(STATED PROBLEM)
Find "How far from the camera does" in the material below, then copy that line and every subsequent line to the end, exactly.

(Entries from a dataset)
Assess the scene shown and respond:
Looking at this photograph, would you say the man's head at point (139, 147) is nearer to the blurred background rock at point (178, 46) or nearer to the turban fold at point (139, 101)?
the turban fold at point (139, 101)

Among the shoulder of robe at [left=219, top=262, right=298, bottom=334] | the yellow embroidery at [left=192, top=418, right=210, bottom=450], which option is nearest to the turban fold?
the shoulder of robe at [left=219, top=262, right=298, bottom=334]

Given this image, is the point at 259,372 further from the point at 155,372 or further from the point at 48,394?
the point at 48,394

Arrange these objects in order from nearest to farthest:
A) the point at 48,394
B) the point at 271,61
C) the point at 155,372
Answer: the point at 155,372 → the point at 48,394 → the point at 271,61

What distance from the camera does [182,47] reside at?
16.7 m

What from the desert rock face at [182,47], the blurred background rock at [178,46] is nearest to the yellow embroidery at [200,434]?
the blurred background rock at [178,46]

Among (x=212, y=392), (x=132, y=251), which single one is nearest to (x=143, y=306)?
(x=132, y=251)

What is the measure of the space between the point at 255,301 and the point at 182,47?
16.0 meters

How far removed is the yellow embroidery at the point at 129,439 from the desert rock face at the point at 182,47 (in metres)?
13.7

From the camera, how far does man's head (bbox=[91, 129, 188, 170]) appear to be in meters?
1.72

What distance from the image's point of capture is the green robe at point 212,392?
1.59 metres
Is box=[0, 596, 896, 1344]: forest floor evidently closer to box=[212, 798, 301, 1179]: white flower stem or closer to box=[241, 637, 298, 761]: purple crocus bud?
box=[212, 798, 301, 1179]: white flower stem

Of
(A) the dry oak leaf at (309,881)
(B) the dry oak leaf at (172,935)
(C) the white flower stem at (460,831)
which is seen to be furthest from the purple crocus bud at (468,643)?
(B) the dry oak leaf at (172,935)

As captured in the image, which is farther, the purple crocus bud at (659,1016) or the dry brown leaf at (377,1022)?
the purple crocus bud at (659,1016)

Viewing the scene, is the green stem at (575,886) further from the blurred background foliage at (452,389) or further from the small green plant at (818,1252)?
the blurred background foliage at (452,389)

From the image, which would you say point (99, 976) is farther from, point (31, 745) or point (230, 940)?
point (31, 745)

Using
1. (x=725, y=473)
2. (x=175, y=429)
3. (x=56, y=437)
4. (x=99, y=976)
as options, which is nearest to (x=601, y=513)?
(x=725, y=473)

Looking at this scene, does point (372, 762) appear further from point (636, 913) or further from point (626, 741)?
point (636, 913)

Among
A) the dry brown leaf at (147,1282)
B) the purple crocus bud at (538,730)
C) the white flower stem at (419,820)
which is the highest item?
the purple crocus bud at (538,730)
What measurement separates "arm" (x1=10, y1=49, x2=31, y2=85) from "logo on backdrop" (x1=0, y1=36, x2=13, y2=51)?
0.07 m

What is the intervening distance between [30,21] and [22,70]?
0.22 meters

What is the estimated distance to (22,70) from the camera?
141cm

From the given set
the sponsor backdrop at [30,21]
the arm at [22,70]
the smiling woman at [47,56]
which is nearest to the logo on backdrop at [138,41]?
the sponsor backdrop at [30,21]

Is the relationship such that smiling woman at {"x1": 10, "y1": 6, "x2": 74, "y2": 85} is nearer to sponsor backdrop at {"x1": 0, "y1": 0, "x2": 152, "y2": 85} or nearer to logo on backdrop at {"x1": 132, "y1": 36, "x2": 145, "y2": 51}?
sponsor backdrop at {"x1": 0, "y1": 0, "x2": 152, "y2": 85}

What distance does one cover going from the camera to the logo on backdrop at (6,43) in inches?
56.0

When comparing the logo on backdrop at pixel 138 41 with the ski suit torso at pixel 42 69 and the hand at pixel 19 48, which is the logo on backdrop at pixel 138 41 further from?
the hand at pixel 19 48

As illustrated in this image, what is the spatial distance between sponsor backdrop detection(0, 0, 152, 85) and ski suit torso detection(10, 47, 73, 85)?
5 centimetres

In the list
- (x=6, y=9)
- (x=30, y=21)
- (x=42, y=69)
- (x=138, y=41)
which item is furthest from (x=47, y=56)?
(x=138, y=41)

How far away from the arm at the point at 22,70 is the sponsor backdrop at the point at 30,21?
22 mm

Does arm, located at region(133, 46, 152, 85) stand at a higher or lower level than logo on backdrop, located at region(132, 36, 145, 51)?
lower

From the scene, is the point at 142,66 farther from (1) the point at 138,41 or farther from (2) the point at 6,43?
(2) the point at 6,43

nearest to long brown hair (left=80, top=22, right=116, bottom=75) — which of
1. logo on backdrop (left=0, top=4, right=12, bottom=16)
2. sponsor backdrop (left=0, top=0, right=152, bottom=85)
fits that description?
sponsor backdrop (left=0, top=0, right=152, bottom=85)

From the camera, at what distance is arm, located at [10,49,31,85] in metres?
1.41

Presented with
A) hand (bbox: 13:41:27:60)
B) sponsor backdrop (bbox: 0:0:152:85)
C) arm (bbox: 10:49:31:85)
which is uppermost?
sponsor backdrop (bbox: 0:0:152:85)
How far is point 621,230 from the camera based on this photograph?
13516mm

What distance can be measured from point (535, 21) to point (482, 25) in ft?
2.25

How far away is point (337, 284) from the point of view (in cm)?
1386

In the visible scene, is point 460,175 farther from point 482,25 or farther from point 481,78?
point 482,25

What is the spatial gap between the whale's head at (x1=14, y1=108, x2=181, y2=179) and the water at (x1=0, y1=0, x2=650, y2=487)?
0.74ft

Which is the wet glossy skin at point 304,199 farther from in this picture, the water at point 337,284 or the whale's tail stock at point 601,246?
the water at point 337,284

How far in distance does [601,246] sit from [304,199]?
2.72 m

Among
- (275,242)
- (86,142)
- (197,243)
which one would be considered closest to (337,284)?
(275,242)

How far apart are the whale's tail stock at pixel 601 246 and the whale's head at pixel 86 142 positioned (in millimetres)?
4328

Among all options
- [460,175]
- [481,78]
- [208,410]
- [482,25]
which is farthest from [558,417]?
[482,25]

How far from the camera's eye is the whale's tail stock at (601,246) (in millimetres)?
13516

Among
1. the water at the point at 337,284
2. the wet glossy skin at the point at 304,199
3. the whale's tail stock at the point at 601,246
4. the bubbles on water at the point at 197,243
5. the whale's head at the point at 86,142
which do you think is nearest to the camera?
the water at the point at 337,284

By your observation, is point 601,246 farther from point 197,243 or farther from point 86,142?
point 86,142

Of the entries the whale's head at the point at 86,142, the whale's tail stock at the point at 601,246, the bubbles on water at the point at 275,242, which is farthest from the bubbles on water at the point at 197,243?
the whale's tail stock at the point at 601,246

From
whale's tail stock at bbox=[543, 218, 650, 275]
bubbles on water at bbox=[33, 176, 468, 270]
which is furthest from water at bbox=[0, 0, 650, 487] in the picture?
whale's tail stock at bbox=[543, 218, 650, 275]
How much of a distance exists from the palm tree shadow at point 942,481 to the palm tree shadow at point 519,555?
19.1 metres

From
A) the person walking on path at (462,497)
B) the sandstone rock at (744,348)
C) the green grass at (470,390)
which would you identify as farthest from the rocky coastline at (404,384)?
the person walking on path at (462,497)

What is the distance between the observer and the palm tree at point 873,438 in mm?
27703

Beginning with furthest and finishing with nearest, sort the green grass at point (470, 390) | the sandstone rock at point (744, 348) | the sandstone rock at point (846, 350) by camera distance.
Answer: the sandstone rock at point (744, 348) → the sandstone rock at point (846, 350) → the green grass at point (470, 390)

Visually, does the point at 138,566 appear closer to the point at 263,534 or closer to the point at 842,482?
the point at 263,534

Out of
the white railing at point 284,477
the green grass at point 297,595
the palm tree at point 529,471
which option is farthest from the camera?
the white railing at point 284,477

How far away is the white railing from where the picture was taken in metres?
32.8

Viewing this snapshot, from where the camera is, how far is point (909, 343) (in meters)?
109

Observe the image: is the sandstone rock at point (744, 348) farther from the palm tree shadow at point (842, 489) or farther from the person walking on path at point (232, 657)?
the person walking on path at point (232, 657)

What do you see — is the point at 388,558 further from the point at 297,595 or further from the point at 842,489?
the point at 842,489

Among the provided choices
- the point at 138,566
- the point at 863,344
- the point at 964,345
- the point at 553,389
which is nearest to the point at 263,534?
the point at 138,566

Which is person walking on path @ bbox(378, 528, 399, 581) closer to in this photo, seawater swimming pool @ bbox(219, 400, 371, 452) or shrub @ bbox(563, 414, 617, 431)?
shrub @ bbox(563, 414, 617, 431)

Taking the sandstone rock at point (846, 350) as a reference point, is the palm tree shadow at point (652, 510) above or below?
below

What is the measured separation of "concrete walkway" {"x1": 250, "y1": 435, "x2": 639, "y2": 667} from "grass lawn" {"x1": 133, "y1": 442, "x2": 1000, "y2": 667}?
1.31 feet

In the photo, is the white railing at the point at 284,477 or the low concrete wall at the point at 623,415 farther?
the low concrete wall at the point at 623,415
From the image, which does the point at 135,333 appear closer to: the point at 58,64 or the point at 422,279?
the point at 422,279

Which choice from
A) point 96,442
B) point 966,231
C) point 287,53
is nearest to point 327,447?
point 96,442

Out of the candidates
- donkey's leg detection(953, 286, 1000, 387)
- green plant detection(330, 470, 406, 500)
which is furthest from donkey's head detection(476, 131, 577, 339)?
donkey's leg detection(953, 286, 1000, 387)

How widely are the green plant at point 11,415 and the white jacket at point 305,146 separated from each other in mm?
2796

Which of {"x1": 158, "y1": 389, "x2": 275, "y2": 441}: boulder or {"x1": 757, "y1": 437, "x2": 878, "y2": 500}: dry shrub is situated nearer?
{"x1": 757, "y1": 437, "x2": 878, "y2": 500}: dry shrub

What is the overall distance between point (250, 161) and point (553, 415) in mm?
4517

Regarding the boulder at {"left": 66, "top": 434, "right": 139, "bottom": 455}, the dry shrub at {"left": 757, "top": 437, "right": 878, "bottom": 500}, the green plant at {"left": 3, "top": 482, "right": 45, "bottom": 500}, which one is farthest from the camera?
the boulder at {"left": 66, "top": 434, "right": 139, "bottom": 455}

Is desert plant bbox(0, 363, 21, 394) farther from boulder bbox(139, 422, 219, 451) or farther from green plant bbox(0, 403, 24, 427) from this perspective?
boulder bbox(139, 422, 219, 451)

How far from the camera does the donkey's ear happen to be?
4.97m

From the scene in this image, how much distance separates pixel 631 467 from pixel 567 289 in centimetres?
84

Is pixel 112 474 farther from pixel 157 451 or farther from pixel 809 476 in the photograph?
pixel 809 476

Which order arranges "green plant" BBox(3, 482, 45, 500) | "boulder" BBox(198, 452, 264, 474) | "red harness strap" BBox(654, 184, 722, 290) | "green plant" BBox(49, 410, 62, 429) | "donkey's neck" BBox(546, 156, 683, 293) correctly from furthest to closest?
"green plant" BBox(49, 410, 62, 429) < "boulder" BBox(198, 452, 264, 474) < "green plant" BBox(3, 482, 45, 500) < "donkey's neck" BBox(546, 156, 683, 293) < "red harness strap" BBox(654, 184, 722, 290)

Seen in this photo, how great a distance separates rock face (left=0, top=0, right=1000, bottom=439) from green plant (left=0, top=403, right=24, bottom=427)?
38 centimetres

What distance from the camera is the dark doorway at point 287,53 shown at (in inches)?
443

(SOLUTION TO THIS PROBLEM)
How far from the camera does the donkey's ear happen to be?
4.97m

From the scene in this image, how much distance separates pixel 631 467 from pixel 567 289 in centimetres?
84

Is pixel 112 474 farther from pixel 157 451 or farther from pixel 809 476 in the photograph?
pixel 809 476

Which order arranges "green plant" BBox(3, 482, 45, 500) | "boulder" BBox(198, 452, 264, 474) | "red harness strap" BBox(654, 184, 722, 290) | "green plant" BBox(49, 410, 62, 429) | "donkey's neck" BBox(546, 156, 683, 293) correctly from furthest to closest?
"green plant" BBox(49, 410, 62, 429) < "boulder" BBox(198, 452, 264, 474) < "green plant" BBox(3, 482, 45, 500) < "donkey's neck" BBox(546, 156, 683, 293) < "red harness strap" BBox(654, 184, 722, 290)

Seen in this photo, how great a distance separates rock face (left=0, top=0, right=1000, bottom=439) from green plant (left=0, top=403, right=24, bottom=427)?
38 centimetres

What distance from the camera is the dark doorway at point 287,53 shown at (in inches)?
443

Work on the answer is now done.